Underscoring the scope of US military activity across Africa is Flintlock, an annual military exercise conducted by AFRICOM and the military forces of several Sahel countries, including Niger, as well as forces from Canada, the Netherlands, France, Italy, Germany, Spain, and the United Kingdom. The military exercises began in 2005.
Flintlock is just one of the numerous military exercises conducted in recent years across the continent. The nature and scale of warfare scenarios the exercises conjure up, comprising aircraft and ground combat exercises, crowd control, mass bombardment and urban warfare, makes clear that Washington is preparing for much larger wars in Africa.

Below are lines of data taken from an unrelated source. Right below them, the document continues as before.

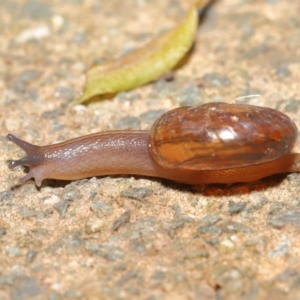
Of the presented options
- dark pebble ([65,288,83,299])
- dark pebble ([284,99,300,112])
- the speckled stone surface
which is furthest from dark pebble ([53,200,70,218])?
dark pebble ([284,99,300,112])

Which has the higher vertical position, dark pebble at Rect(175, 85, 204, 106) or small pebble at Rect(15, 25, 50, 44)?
small pebble at Rect(15, 25, 50, 44)

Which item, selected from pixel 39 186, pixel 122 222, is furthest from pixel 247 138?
pixel 39 186

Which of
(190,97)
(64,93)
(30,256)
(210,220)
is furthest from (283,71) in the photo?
(30,256)

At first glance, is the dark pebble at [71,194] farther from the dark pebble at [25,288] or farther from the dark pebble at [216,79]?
the dark pebble at [216,79]

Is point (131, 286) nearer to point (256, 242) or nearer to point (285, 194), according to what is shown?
point (256, 242)

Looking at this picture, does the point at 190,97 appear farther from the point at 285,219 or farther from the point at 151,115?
the point at 285,219

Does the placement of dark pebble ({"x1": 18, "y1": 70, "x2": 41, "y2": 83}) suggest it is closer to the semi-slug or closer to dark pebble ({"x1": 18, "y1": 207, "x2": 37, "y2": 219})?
the semi-slug
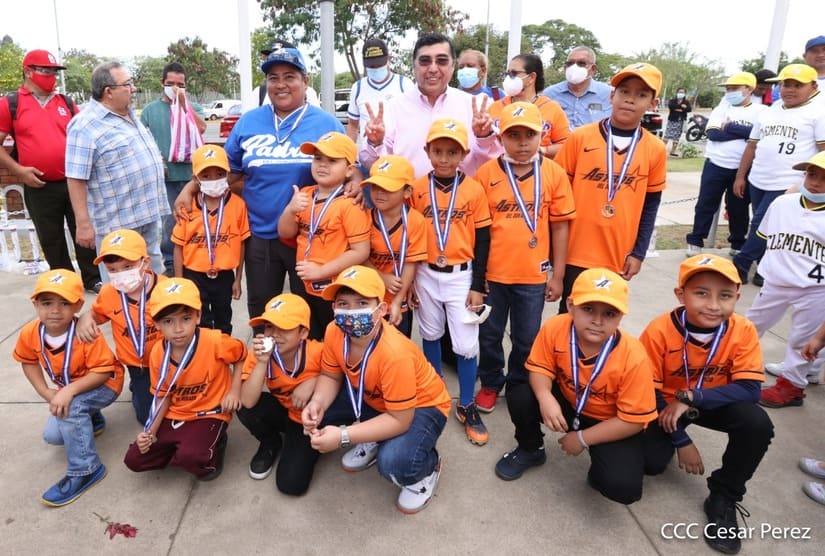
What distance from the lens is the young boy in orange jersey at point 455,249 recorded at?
315 centimetres

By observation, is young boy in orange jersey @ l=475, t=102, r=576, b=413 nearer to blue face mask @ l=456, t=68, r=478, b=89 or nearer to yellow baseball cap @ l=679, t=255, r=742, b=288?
yellow baseball cap @ l=679, t=255, r=742, b=288

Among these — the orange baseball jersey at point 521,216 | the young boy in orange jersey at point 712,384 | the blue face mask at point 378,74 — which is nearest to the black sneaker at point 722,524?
the young boy in orange jersey at point 712,384

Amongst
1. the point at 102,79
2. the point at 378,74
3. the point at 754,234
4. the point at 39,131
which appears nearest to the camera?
the point at 102,79

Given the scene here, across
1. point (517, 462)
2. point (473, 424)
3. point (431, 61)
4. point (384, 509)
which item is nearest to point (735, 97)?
point (431, 61)

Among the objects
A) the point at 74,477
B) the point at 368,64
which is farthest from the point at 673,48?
the point at 74,477

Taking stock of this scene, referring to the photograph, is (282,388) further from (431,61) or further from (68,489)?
(431,61)

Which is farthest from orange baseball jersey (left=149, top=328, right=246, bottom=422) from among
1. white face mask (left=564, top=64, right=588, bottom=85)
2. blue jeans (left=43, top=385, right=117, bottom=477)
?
white face mask (left=564, top=64, right=588, bottom=85)

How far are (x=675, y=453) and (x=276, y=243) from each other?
109 inches

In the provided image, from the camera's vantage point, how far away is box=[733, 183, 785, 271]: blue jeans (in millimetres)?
5445

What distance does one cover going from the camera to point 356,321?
8.48ft

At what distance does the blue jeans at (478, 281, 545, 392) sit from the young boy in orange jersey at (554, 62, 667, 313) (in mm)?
423

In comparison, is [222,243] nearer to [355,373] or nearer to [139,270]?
[139,270]

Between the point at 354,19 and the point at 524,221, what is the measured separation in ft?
62.0

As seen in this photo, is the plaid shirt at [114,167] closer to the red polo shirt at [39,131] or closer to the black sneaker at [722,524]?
the red polo shirt at [39,131]
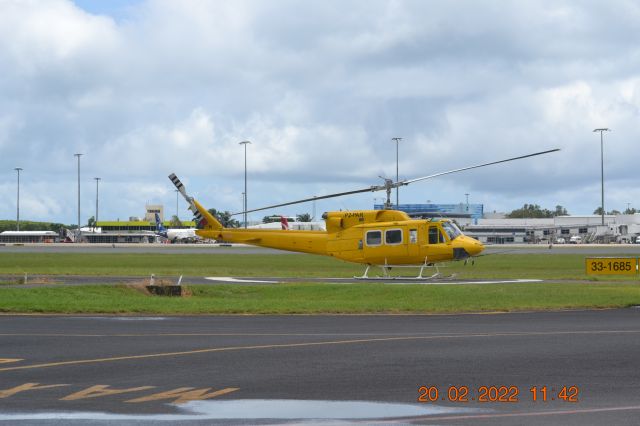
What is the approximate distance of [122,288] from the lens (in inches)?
1369

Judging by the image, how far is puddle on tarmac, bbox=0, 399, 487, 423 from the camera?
36.5 feet

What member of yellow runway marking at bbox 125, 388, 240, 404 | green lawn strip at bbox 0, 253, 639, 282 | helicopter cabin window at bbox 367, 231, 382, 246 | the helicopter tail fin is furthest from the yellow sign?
yellow runway marking at bbox 125, 388, 240, 404

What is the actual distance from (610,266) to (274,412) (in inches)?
1521

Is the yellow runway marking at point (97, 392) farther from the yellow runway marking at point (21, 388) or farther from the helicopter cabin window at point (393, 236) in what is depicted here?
the helicopter cabin window at point (393, 236)

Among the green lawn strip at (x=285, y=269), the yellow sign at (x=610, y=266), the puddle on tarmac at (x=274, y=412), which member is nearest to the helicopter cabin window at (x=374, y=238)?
the green lawn strip at (x=285, y=269)

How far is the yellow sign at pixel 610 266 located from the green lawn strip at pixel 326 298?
9714 millimetres

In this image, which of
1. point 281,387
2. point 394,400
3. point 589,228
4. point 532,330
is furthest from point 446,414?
point 589,228

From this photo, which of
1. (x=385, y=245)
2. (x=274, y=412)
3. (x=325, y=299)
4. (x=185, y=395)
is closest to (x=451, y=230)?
(x=385, y=245)

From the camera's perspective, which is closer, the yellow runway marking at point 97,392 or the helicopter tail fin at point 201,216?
the yellow runway marking at point 97,392

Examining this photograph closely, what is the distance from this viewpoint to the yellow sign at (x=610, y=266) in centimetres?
4622

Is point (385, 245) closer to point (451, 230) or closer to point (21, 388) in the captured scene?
point (451, 230)

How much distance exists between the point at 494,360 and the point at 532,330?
519 centimetres

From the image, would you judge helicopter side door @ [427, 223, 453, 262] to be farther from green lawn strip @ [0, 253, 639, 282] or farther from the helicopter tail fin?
the helicopter tail fin

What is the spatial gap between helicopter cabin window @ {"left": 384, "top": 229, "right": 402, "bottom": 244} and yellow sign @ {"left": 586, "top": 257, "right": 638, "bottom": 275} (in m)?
9.67
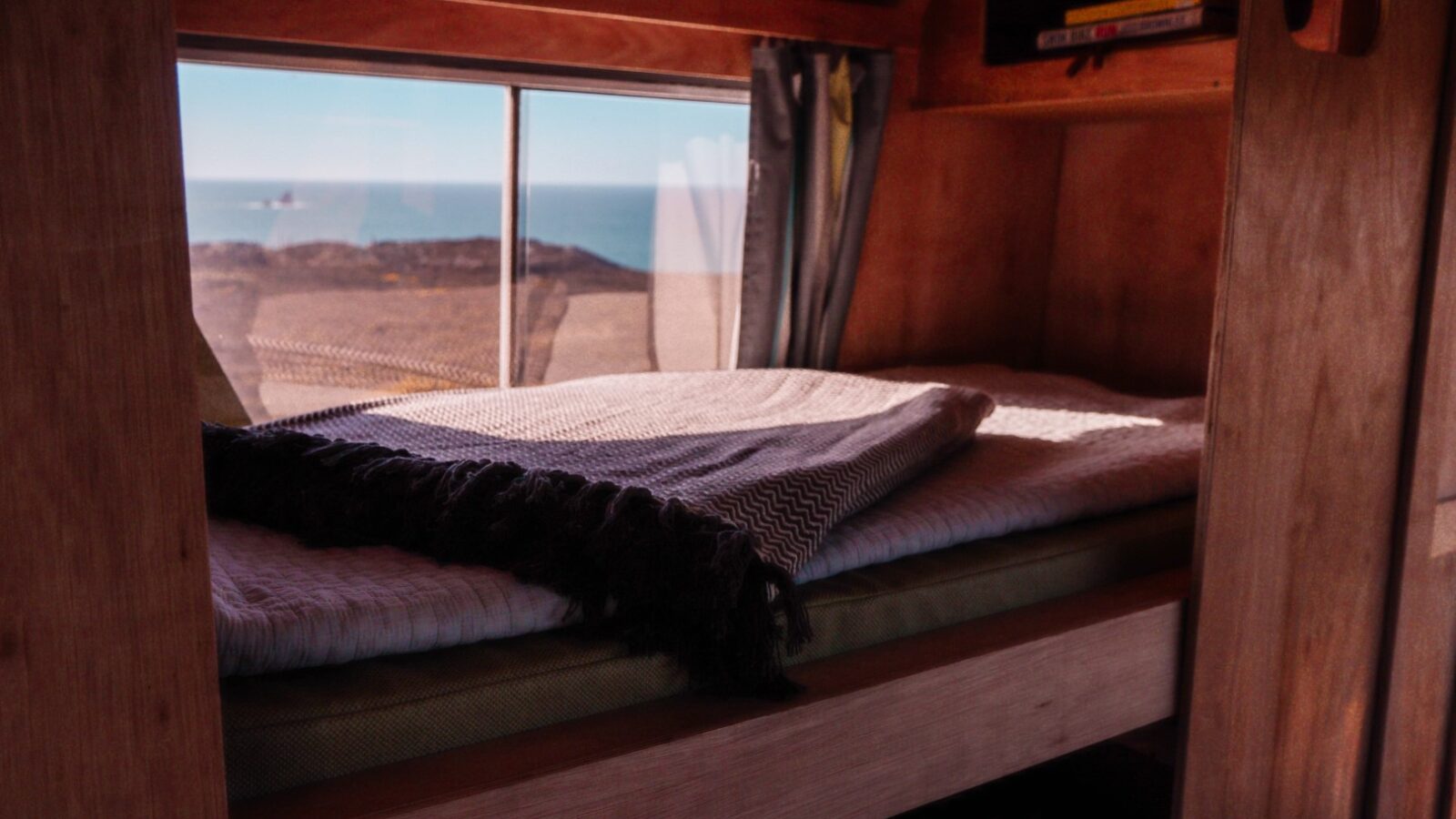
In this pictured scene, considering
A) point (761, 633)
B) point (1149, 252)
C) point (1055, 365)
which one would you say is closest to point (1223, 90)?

The backdrop to Washington’s hostile presence in the Sahel is the joint US and French-led war conducted in neighboring Mali, and the imperialist US/NATO bombing and destruction of Libya in 2011.
Under US-French leadership, the Nigerien forces have been conducting offensive missions against Malian Islamist militants since 2014, under the guise of the G5 Sahel, a proxy army comprised of forces from nations in the Sahel region. In addition to Niger, the G5 Sahel includes Chad, Mauritania, and Burkina Faso.
The roots of the war in Mali flow from the fallout of the US-backed NATO regime change operation against neighboring Libya, in which the US/NATO nexus armed and trained Islamist fighters to carry out its dirty operation of capturing and assassinating Libyan leader Muammar Gaddafi.
Spilling forth from the complete breakdown of Libyan society brought by US/NATO bombardment, the Islamist forces scattered to various parts of Northern Africa and the Middle East, including the Sahel region.
Starting in 2012 with the Tuareg rebellion in Northern Mali after a coup ousted Mali President Amadou Toure, the Tuareg rebels took advantage of the diversionary chaos the coup afforded. The rebels advanced deeper into Mali’s interior and began taking control of territory and cities formerly held by government forces.
In early 2013, France, with Washington’s backing, deployed troops to Mali to neutralize the rebel militias. In exchange for deploying its military forces, France extracted agreements from the new Malian government for establishing French bases to host a permanent contingent of French troops.
After the joint US-French effort stabilized the government in Bamako, France supported the installation of the current president of Mali, Ibrahim Keïta, a figure with a long history in Mali politics who resided in Paris, where he obtained his education.
Niger is seen as an integral component of American military operations in West Africa with AFRICOM’s Niamey base conducting drone flights across the region. The construction of a new drone facility in Agadez, a city in central Niger, constitutes an expansion of the United States’ drone capability in the Sahel with further flight range and duration.
The US military outposts in Niger are part of an extensive network of such bases reaching into nearly every corner of the African continent. Over 60 bases dot the African continent, highlighting Washington’s determined effort to establish US dominance over Africa’s vast economic resources by force. The Sahel region alone possesses trillions of dollars of mineral wealth, as well as holding significant gas and oil reserves.
The US military forces arrayed across the Sahel underscore the reckless imperialist ambition behind Washington’s geopolitical strategy for the region, that in its drive for military domination it runs the risk of sparking a conflict with its rivals that could lead to all-out war on the continent.
A significant part of the equation in the new “scramble for Africa” is Washington’s aim to neutralize China. In the last decade, Beijing has increased its economic influence across the continent, drawing up investment deals signed with various African governments for the rights of resource extraction and development, including minerals, oil, and gas.